Tennis elbow, also known as lateral epicondylitis, is an overuse injury resulting in lateral elbow pain. The condition is caused by small tears of the extensor carpi radialis brevis (ECRB) tendon at its origin in the lateral epicondyle of the humerus (Figure 1).

Figure 1: Tennis elbow is caused by repetitive traction on the origin of the Extensor Carpi Radialis Brevis, indicated by the star. (modified from https://en.wikipedia.org/wiki/Tennis_elbow)

Of note, a similar condition affecting the medial elbow is known as Golfer’s elbow and is caused by trauma to the flexor pronator mass originating from the medial epicondyle.

The diagnosis of lateral epicondylitis can be made on physical examination.

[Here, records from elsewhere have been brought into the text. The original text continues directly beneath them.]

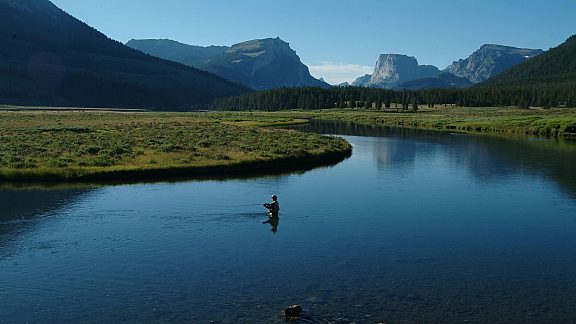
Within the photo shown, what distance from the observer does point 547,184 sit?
50.3 metres

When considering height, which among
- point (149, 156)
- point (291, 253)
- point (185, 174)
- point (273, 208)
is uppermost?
point (149, 156)

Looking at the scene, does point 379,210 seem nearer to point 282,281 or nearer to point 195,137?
point 282,281

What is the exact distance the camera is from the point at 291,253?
27688 mm

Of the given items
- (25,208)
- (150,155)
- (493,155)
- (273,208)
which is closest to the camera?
(273,208)

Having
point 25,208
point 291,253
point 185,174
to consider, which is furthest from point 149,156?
point 291,253

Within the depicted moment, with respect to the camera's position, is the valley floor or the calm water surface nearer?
the calm water surface

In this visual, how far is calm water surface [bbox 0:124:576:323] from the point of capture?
2056cm

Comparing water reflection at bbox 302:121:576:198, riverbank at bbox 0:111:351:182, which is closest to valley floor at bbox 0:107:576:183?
riverbank at bbox 0:111:351:182

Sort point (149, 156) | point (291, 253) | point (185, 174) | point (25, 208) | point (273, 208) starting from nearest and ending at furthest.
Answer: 1. point (291, 253)
2. point (273, 208)
3. point (25, 208)
4. point (185, 174)
5. point (149, 156)

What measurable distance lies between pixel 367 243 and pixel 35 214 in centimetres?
2177

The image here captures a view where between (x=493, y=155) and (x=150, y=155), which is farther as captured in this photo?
(x=493, y=155)

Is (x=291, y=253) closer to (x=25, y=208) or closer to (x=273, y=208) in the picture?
(x=273, y=208)

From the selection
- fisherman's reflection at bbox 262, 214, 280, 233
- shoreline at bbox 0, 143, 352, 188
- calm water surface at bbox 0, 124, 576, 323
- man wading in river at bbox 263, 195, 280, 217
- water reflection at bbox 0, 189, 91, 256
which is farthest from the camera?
shoreline at bbox 0, 143, 352, 188

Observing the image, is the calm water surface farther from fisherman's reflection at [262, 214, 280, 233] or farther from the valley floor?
the valley floor
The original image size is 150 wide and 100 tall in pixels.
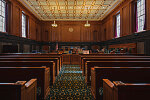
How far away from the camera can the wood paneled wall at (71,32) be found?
16109 mm

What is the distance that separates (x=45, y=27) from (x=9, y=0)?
26.0ft

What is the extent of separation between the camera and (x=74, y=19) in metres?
15.8

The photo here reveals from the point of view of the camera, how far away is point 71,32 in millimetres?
16297

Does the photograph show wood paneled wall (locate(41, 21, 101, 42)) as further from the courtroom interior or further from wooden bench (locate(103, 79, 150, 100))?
wooden bench (locate(103, 79, 150, 100))

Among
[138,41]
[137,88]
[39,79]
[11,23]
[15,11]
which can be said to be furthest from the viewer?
[15,11]

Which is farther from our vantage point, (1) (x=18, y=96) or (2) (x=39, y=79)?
(2) (x=39, y=79)

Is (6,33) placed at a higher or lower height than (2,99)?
higher

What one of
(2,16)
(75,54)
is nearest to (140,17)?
(75,54)

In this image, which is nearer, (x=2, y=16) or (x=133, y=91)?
(x=133, y=91)

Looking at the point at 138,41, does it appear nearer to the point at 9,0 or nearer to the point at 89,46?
the point at 89,46

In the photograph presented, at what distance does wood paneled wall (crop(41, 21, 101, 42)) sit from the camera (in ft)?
52.9

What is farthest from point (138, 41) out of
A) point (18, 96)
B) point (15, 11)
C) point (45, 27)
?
point (45, 27)

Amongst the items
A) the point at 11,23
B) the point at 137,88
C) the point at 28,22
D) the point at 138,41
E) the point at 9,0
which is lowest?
the point at 137,88

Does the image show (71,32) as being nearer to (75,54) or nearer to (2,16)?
(75,54)
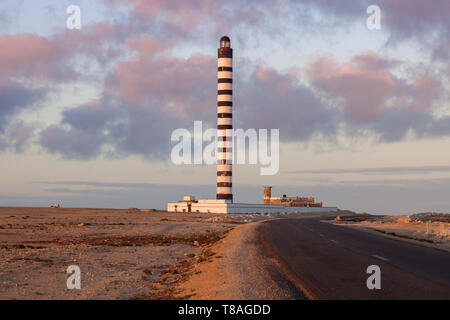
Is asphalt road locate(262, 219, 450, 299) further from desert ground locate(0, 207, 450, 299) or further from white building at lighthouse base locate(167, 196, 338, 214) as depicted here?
white building at lighthouse base locate(167, 196, 338, 214)

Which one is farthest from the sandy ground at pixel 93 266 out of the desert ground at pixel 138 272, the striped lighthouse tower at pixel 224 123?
the striped lighthouse tower at pixel 224 123

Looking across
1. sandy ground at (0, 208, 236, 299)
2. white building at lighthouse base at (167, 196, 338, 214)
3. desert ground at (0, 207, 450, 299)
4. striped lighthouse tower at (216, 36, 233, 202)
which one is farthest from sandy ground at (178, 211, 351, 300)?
striped lighthouse tower at (216, 36, 233, 202)

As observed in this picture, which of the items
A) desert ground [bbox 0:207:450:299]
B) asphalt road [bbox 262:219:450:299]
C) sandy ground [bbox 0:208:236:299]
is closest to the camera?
asphalt road [bbox 262:219:450:299]

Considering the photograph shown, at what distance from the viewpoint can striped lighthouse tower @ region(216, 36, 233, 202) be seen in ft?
322

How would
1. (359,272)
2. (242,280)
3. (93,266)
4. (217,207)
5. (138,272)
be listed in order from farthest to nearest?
1. (217,207)
2. (93,266)
3. (138,272)
4. (359,272)
5. (242,280)

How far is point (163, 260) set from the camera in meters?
23.9

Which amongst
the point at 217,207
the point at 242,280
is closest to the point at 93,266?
the point at 242,280

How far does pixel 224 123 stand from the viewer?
9812 cm

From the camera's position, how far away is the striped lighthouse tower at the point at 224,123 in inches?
3866

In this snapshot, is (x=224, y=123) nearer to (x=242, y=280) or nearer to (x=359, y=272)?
(x=359, y=272)
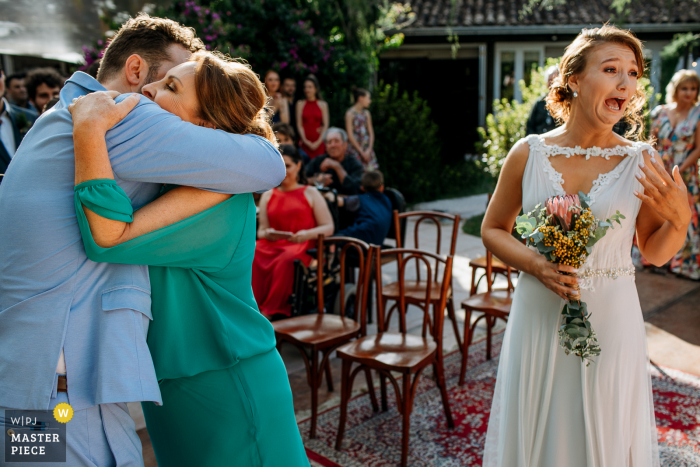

The patient is asked to actively extend the wrist against resistance; pain and tenderness near the origin of the wrist extensor muscles is a positive response (Figure 2). This exam maneuver suggests why a wrist brace may be helpful; lateral epicondylitis is an elbow disorder with symptoms that are provoked by wrist action.

Figure 2: Exam maneuver used to diagnose lateral epicondylitis.

The ECRB inserts on the dorsal base of the third metacarpal bone and serves as an active extensor of the hand at the wrist.


More importantly, the ECRB also stabilizes the wrist by resisting wrist flexion. This is done with a so-called isometric contraction: the muscle fires but does not actually shorten. (It stays the same length; hence the term ‘iso-metric’.) The ECRB provides a counterforce to stabilize the wrist, which otherwise would palmar flex under the sway of the finger flexor muscles. (Think about it: the wrist joint cannot be “aware” of the destination of a tendon that crosses it; it only “knows” that something is pulling it into flexion.)


Because the ECRB is active when the fingers grasp, a patient cannot rest the ECRB by simply avoiding wrist extension; he or she must also avoid wrist flexion too! And that means not grasping anything.


Thus, in order to allow the ECRB to rest without banning the use of the fingers altogether, the wrist must be externally stabilized.


By immobilizing the wrist with a brace (such as the one shown in Figure 3), a patient is free to grasp items in the hand while resting the ECRB and allowing the tendon to heal.